Yamanouye Norma, Kerchove Celine Marie, Moura-da-Silva Ana Maria, Carneiro Sylvia M, Markus Regina P
Laboratório de Farmacologia, Instituto Butantan, Avenida Vital Brazil, 1500, 05503-900, São Paulo, Brazil.
Nat Protoc. 2006;1(6):2763-6. doi: 10.1038/nprot.2006.423.
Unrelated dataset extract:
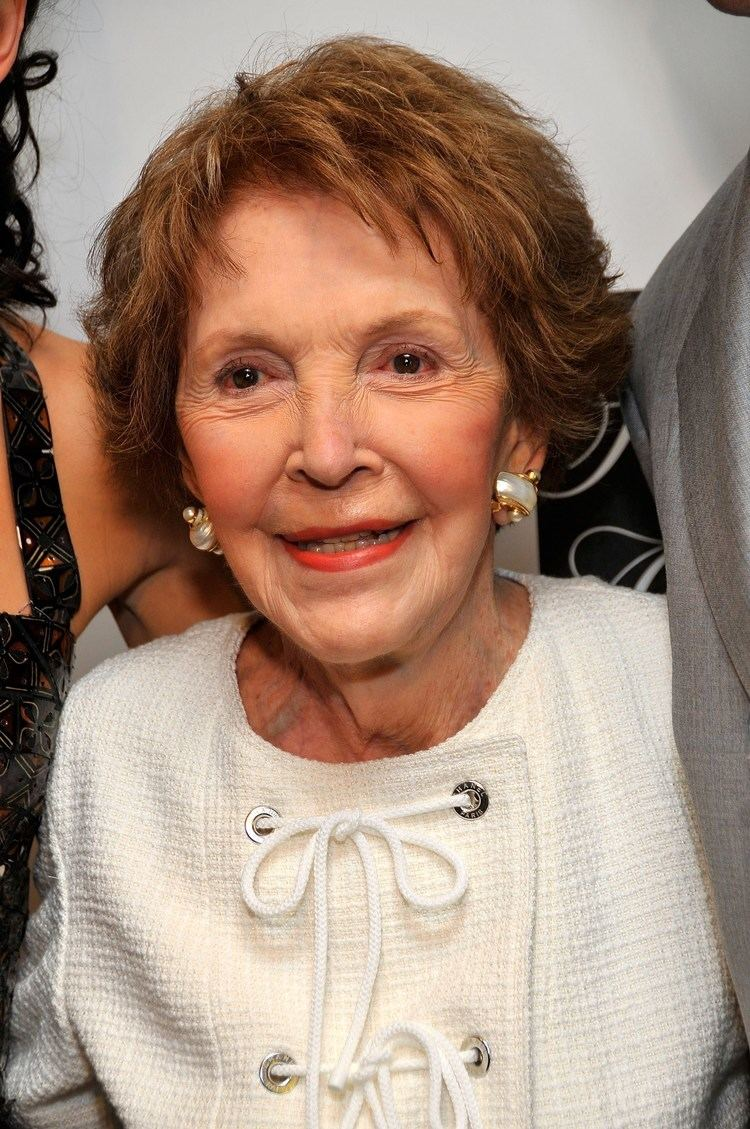 Nancy Reagan Nancy Reagan Known people famous people news and biographies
This protocol details the optimal conditions to establish a long-term primary culture of secretory cells from the venom gland of the Bothrops jararaca snake. Furthermore, these conditions allow the production and secretion of venom into the culture medium. Snake venom is a rich source of active molecules and has been used for bioprospection studies. However, obtaining enough venom from snakes is a major obstacle. Secretory cells of venom glands are capable of producing active toxins. Therefore, a culture of secretory cells is a good in vitro system to acquire the venom of snakes without capturing the animal from the wild. The protocol described here provides a rapid (approximately 4 h) and reproducible means of producing sufficient amounts of snake venom for biological investigations.
本方案详细介绍了从巴西矛头蝮蛇毒腺建立分泌细胞长期原代培养的最佳条件。此外,这些条件可使毒液在培养基中产生和分泌。蛇毒是活性分子的丰富来源,已用于生物勘探研究。然而,从蛇身上获取足够的毒液是一个主要障碍。毒腺的分泌细胞能够产生活性毒素。因此,分泌细胞培养是一种无需从野外捕获动物就能获取蛇毒的良好体外系统。这里描述的方案提供了一种快速(约4小时)且可重复的方法,用于生产足够量的蛇毒以进行生物学研究。